We hear your heart and the deep love you have for this man, and we join you in bringing this matter before the Lord. Courtship is a sacred season of discernment, where two believers seek God’s will together, growing in faith and unity before entering into the covenant of marriage. It is beautiful that you both profess Christ, but we must also acknowledge the seriousness of aligning not just in love, but in truth. Scripture warns us, "Do not be unequally yoked with unbelievers. For what fellowship have righteousness and iniquity? Or what communion has light with darkness?" (2 Corinthians 6:14). While your beloved is a professing believer, his adherence to false theology is a matter of grave concern, for what we believe shapes how we live, love, and lead in marriage.
The fact that these wrong beliefs may stem from past hurts does not excuse them, it only underscores the need for healing and truth to prevail. Jesus said, "You will know the truth, and the truth will make you free" (John 8:32). False doctrine is not merely a difference of opinion; it is a distortion of God’s Word that can lead hearts astray. We must lovingly but firmly stand on Scripture, for "if anyone preaches any other gospel to you than that which you have received, let him be accursed" (Galatians 1:9). The books he gave you, though well-intentioned, contain error, and you are right to address this. It is not judgmental to speak the truth in love, it is an act of love, for "faithful are the wounds of a friend" (Proverbs 27:6).
We also want to gently remind you that your desire to be with him must not overshadow your commitment to God’s standards. Love is not merely an emotion; it is a choice to honor God first. "Do not love the world or the things in the world. If anyone loves the world, the Father’s love is not in him" (1 John 2:15). If his beliefs do not align with Scripture, you must ask yourself, and more importantly, ask God, whether this is the man He has called you to marry. Marriage is a reflection of Christ and the Church (Ephesians 5:22-33), and a union built on conflicting foundations will struggle to stand.
Let us pray together:
Heavenly Father, we come before You with heavy hearts, lifting up this courtship before Your throne. Lord, we thank You for the love You have placed in this sister’s heart for this man, and we ask that You would move mightily in his life. Father, we rebuke every lie, every false belief, and every stronghold that has taken root in his mind due to past hurts. We declare that the spirit of truth would break through, that Your Word would be a lamp to his feet and a light to his path (Psalm 119:105). Soften his heart, Lord, and open his eyes to see the truth of Your Scripture. Give him a hunger and thirst for righteousness (Matthew 5:6), and let him be transformed by the renewing of his mind (Romans 12:2).
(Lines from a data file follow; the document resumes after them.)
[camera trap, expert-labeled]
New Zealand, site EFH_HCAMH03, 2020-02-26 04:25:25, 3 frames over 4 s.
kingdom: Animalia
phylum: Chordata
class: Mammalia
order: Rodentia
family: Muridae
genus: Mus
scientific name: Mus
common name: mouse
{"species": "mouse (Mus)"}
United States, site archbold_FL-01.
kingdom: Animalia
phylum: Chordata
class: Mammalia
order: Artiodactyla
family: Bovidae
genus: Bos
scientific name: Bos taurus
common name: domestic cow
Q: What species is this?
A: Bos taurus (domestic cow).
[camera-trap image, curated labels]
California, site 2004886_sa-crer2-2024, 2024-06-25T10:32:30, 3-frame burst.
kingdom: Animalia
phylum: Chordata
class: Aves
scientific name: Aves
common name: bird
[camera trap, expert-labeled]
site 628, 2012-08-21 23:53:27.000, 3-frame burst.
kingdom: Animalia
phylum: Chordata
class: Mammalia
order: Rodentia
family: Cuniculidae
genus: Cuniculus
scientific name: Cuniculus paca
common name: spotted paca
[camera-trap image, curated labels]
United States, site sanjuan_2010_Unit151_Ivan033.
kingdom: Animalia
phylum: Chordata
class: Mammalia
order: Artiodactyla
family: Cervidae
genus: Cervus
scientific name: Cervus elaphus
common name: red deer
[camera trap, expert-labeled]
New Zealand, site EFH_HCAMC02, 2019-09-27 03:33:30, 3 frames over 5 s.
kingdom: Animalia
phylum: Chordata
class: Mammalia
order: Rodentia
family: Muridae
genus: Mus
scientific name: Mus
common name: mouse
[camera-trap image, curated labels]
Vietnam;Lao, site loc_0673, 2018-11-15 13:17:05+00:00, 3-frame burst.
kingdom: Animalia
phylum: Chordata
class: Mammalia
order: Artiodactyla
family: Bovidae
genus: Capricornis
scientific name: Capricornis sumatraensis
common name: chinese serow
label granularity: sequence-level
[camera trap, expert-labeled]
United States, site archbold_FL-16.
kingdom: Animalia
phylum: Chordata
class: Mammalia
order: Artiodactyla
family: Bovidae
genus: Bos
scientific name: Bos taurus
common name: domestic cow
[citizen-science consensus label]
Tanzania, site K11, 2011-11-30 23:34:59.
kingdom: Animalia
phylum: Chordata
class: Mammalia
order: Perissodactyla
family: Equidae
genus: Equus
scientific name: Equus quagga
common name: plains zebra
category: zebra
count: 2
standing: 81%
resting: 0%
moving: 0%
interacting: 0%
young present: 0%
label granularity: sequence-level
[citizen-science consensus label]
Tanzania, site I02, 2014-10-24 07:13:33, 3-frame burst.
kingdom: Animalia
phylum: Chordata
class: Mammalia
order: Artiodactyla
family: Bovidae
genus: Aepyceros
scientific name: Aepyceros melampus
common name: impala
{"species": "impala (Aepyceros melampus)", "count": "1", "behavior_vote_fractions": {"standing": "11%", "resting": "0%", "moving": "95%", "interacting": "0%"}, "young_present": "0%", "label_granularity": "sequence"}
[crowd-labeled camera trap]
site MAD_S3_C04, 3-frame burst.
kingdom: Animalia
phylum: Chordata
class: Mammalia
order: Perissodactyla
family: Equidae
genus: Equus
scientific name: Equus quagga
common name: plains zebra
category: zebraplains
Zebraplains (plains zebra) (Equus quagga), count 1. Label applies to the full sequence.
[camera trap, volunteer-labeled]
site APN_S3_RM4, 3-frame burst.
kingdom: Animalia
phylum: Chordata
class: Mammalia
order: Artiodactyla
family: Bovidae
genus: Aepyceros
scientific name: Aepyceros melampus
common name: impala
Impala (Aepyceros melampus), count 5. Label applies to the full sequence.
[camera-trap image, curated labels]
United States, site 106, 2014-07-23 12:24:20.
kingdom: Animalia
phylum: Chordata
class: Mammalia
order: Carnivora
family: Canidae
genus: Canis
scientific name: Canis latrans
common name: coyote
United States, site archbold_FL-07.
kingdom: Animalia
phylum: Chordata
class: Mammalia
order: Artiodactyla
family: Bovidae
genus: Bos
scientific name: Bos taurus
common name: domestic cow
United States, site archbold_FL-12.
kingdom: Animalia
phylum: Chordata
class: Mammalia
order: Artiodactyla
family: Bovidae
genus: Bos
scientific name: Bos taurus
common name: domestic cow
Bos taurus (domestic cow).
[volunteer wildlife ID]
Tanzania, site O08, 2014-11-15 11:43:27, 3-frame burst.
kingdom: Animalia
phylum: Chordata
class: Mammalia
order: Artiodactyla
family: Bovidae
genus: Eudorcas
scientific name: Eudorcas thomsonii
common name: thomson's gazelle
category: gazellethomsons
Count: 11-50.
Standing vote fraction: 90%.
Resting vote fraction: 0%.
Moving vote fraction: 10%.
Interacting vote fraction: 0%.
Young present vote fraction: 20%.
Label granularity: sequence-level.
We also pray for wisdom and discernment for this sister. Give her the courage to speak the truth in love, even when it is difficult. Help her to stand firm on Your Word, knowing that Your commands are for her good (Deuteronomy 10:13). If this man is not the one You have for her, Lord, give her the strength to walk away, trusting that You have someone better prepared for her. But if he is the one, work in him powerfully, Lord, to align his heart and mind with Yours.
Father, we ask that You would guard their hearts from impurity. Remind them that courtship is a time of preparation for marriage, not an opportunity to indulge in the flesh. Help them to flee from sexual immorality (1 Corinthians 6:18) and to honor You with their bodies, which are temples of the Holy Spirit (1 Corinthians 6:19-20). Let their relationship be marked by purity, holiness, and a shared commitment to Your truth.
We ask all these things in the mighty name of Jesus Christ, the Way, the Truth, and the Life (John 14:6). There is no other name by which we can come to You, Father, and no other name by which we can be saved (Acts 4:12). We trust in Your perfect will and timing, knowing that You work all things together for good for those who love You (Romans 8:28). Amen.
We encourage you to seek counsel from a trusted pastor or mature believer who can help guide you through this season. Proverbs 11:14 tells us, "Where there is no counsel, the people fall; but in the multitude of counselors there is safety." Do not walk this path alone. Continue to pray fervently, not just for his beliefs to change, but for his heart to be fully surrendered to Christ. And remember, "Trust in the Lord with all your heart, and lean not on your own understanding; in all your ways acknowledge Him, and He shall direct your paths" (Proverbs 3:5-6). God’s will is perfect, and His plans for you are good. Trust Him with this courtship, and with your future.